Document extract below:
Please, review that patch.


I have another idea to make ECPG building on this huge patch.

Currently, UPDATE/DELETE WHERE CURRENT OF has to issue a MOVE
before the command in case the cursor positions known by the application
and the backend are different.

My idea builds on the fact that UPDATE/DELETE RETURNING is present
in all supported back branches.

A mini-parser only understanding SELECT, UPDATE and DELETE should
be added to ecpglib, so

DECLARE cursor CURSOR FOR SELECT ...

and

PREPARE prepared_stmt FROM :query;
DECLARE cursor CURSOR FOR prepared_stmt;

can be analyzed and tweaked behind the application's back.

This is needed to detect whether a query is a simple updatable
scan of a table, and returning errors early to the application if it's not,
without actually sending the UPDATE/DELETE WHERE CURRENT OF
query to the backend.
End of Document extract.
Supplied entries below:
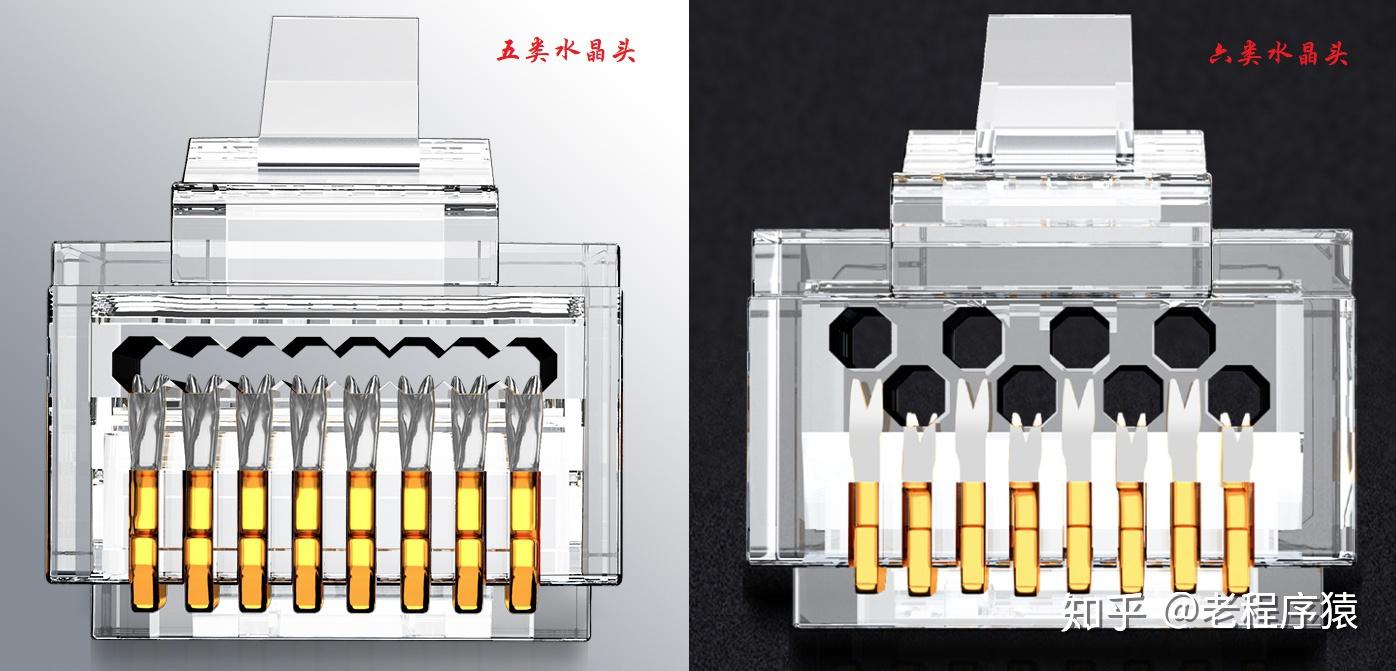 五类水晶头

六类水晶头

知乎 @老程序猿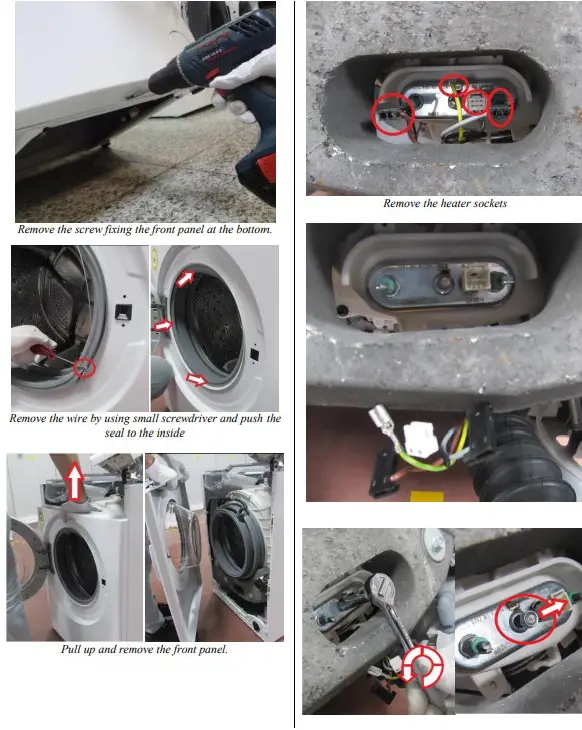 Remove the screw fixing the front panel at the bottom.

Remove the wire by using small screwdriver and push the seal to the inside

Pull up and remove the front panel.

Remove the heater sockets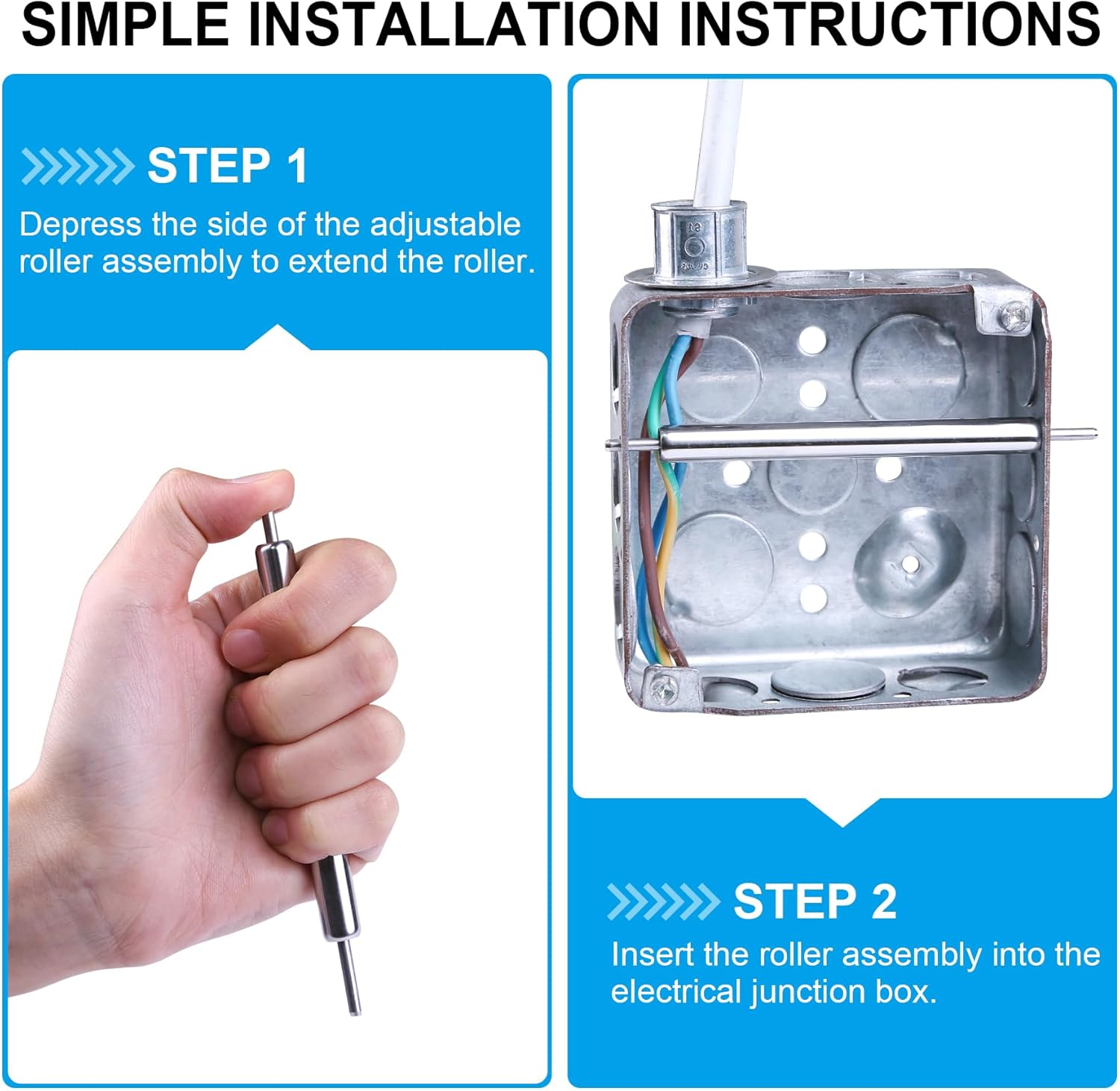 SIMPLE INSTALLATION INSTRUCTIONS

STEP 1

Depress the side of the adjustable roller assembly to extend the roller.

STEP 2

Insert the roller assembly into the electrical junction box.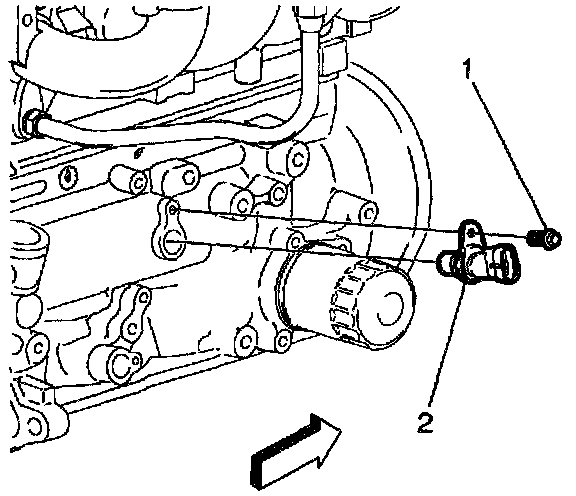 1

2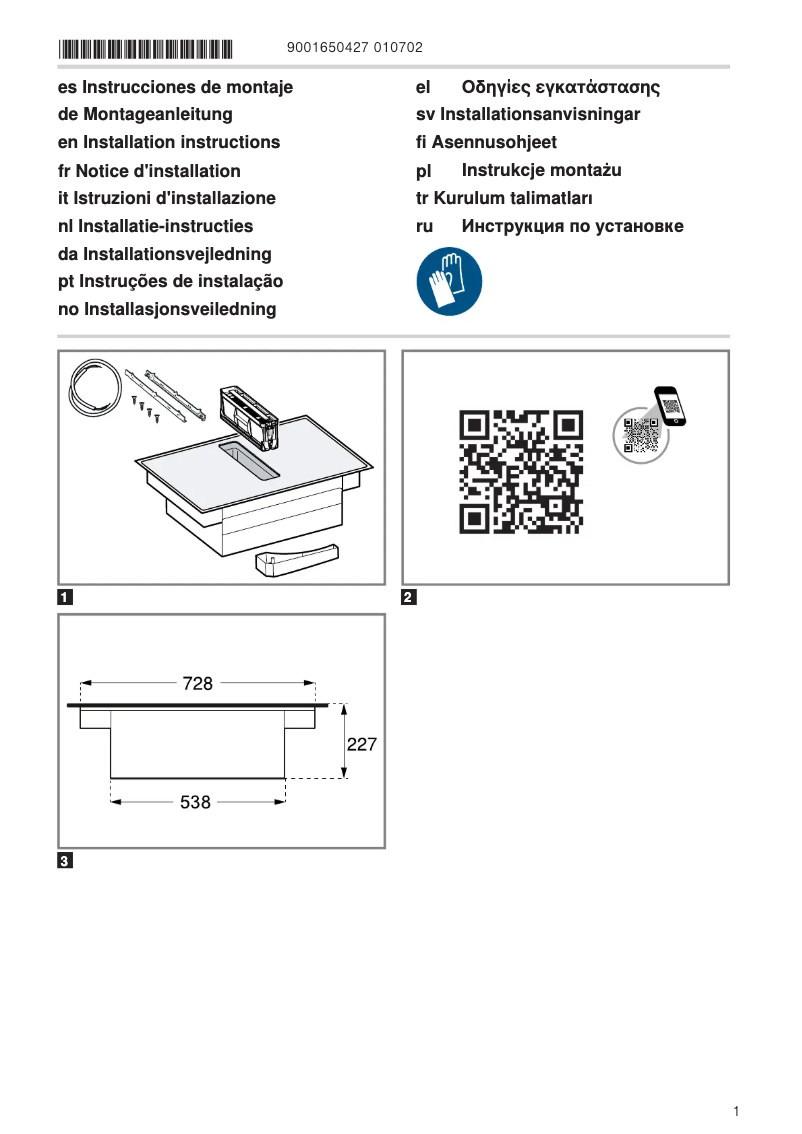 9001650427 010702

es Instrucciones de montaje
de Montageanleitung
en Installation instructions
fr Notice d'installation
it Istruzioni d'installazione
nl Installatie-instructies
da Installationsvejledning
pt Instruções de instalação
no Installasjonsveiledning

el Οδηγίες εγκατάστασης
sv Installationsanvisningar
fi Asennusohjeet
pl Instrukcje montażu
tr Kurulum talimatları
ru Инструкция по установке

1

2

728
227
538

3

1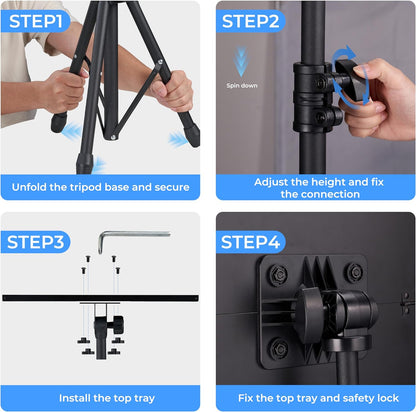 STEP1

Unfold the tripod base and secure

STEP2

Spin down

Adjust the height and fix the connection

STEP3

Install the top tray

STEP4

Fix the top tray and safety lock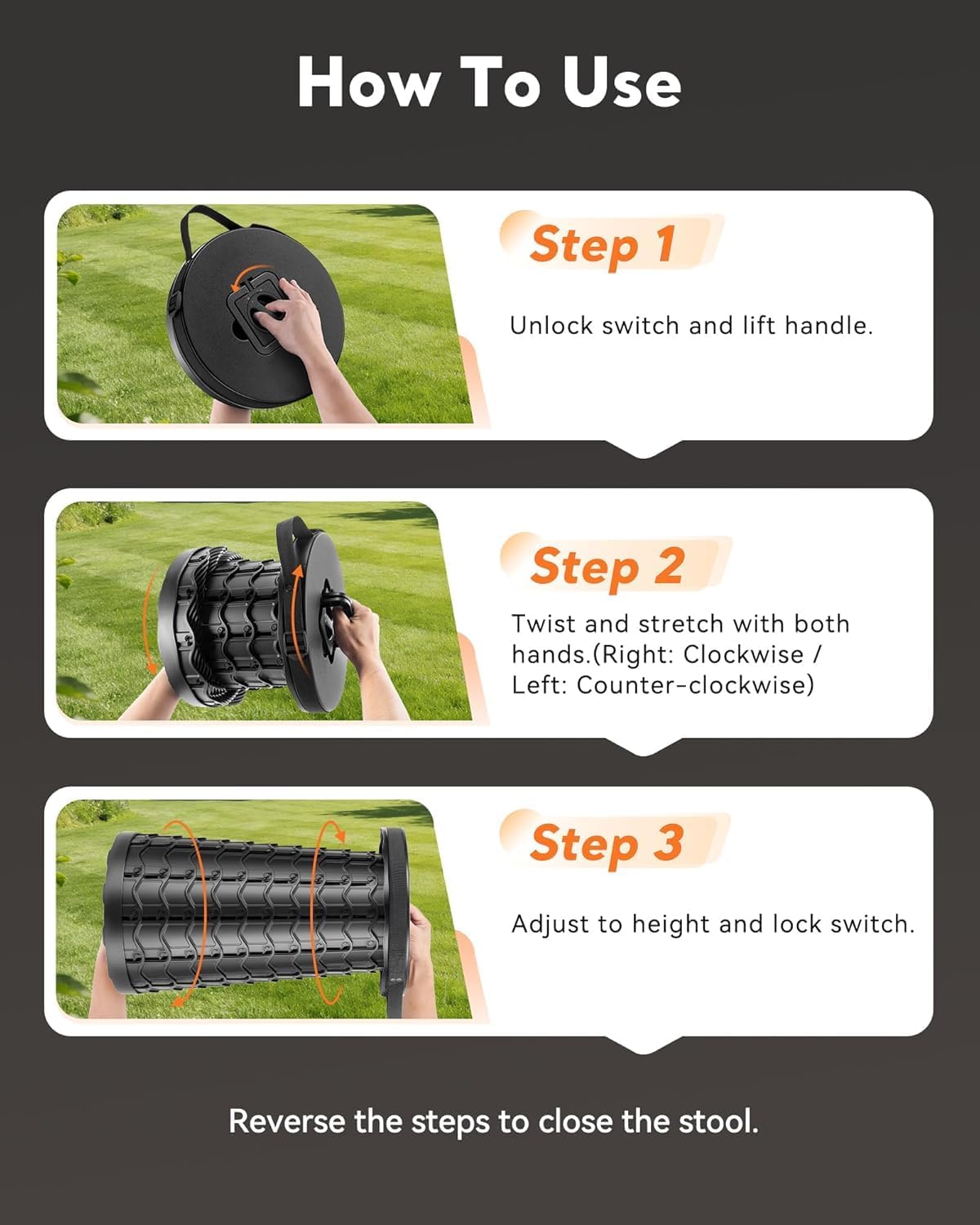 How To Use

Step 1

Unlock switch and lift handle.

Step 2

Twist and stretch with both hands.(Right: Clockwise / Left: Counter-clockwise)

Step 3

Adjust to height and lock switch.

Reverse the steps to close the stool.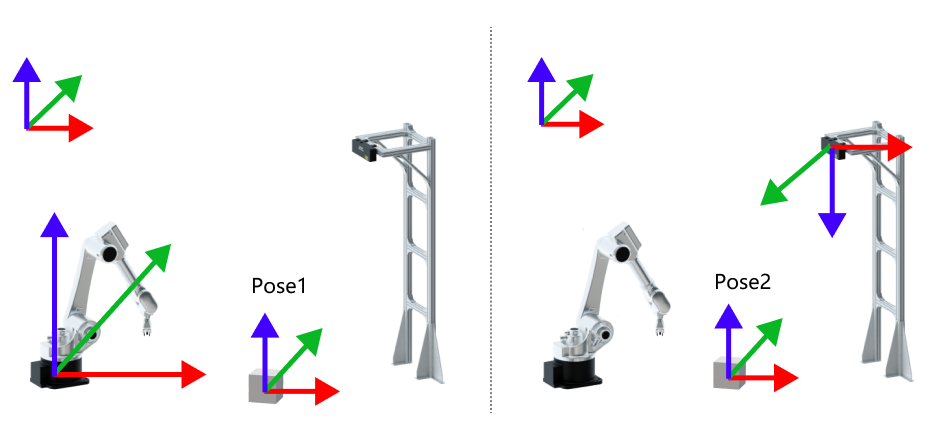 Pose1

Pose2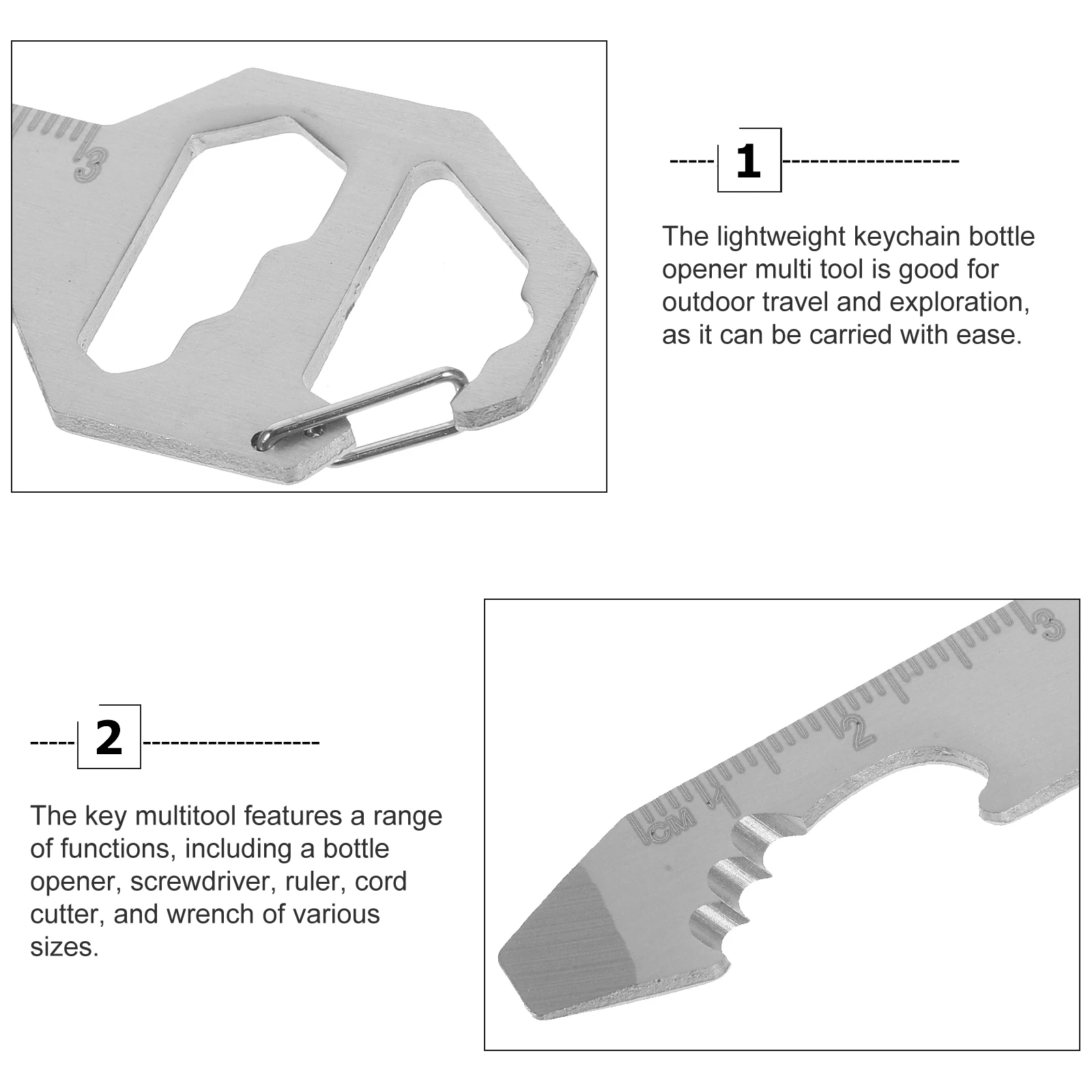 3

1

The lightweight keychain bottle opener multi tool is good for outdoor travel and exploration, as it can be carried with ease.

2

The key multitool features a range of functions, including a bottle opener, screwdriver, ruler, cord cutter, and wrench of various sizes.

CM 1 2 3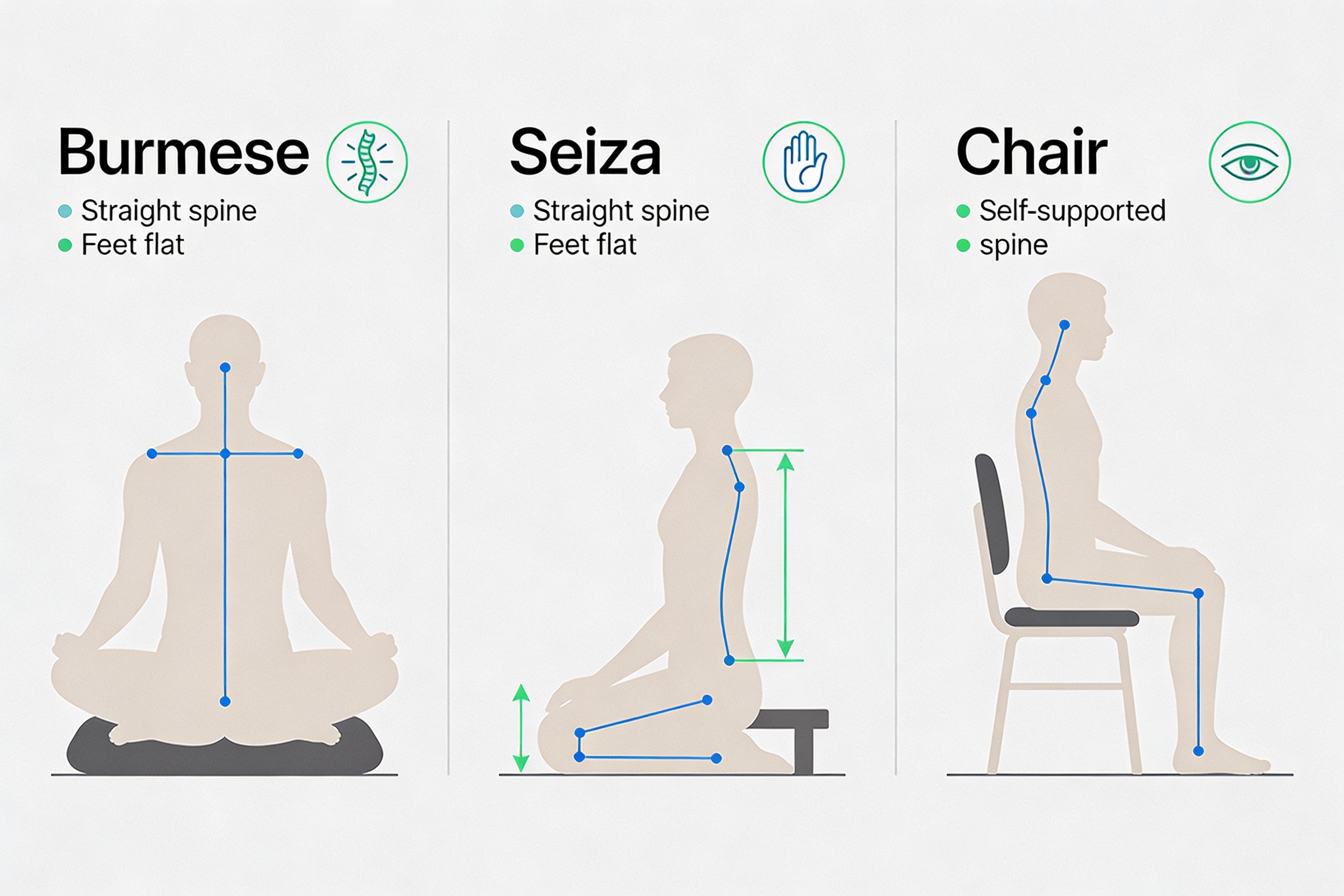 Burmese

- Straight spine
- Feet flat

Seiza

- Straight spine
- Feet flat

Chair

- Self-supported
- spine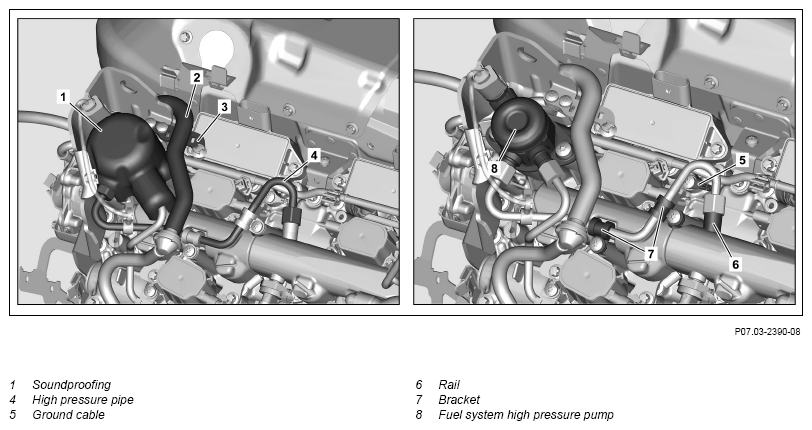 1
2
3
4

8
5
7
6

P07.03-2390-08

1 Soundproofing
4 High pressure pipe
5 Ground cable

6 Rail
7 Bracket
8 Fuel system high pressure pump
End of Supplied entries.
## Work to complete
- A) Summarize the ECPG cursor proposal in three sentences.
- B) Carry the ECPG cursor proposal forward from its final sentence.
The records are separate material from the text on the ECPG cursor proposal.

## Activity answers
- A) Currently, UPDATE/DELETE WHERE CURRENT OF has to issue a MOVE first in case the application and the backend know different cursor positions. The proposal builds on UPDATE/DELETE RETURNING being present in all supported back branches and would add to ecpglib a mini-parser that understands only SELECT, UPDATE and DELETE. The parser would let cursor declarations, including ones built from prepared statements, be analyzed and tweaked behind the application's back, so ecpglib could detect whether a query is a simple updatable scan of a table and, if it is not, return errors to the application early without sending the UPDATE/DELETE WHERE CURRENT OF query to the backend.

- B)
For the purpose of WHERE CURRENT OF, I would add a ctid
column at the end of the targelist that is treated like resjunk
in the backend when returning data to the application.

So, SELECTs would return the ctid information of the tuples.
The cursor query was a FETCH N with abs(N)1 because of
the readahead. For this reason, the cursor positions known
by the application and the backend are different.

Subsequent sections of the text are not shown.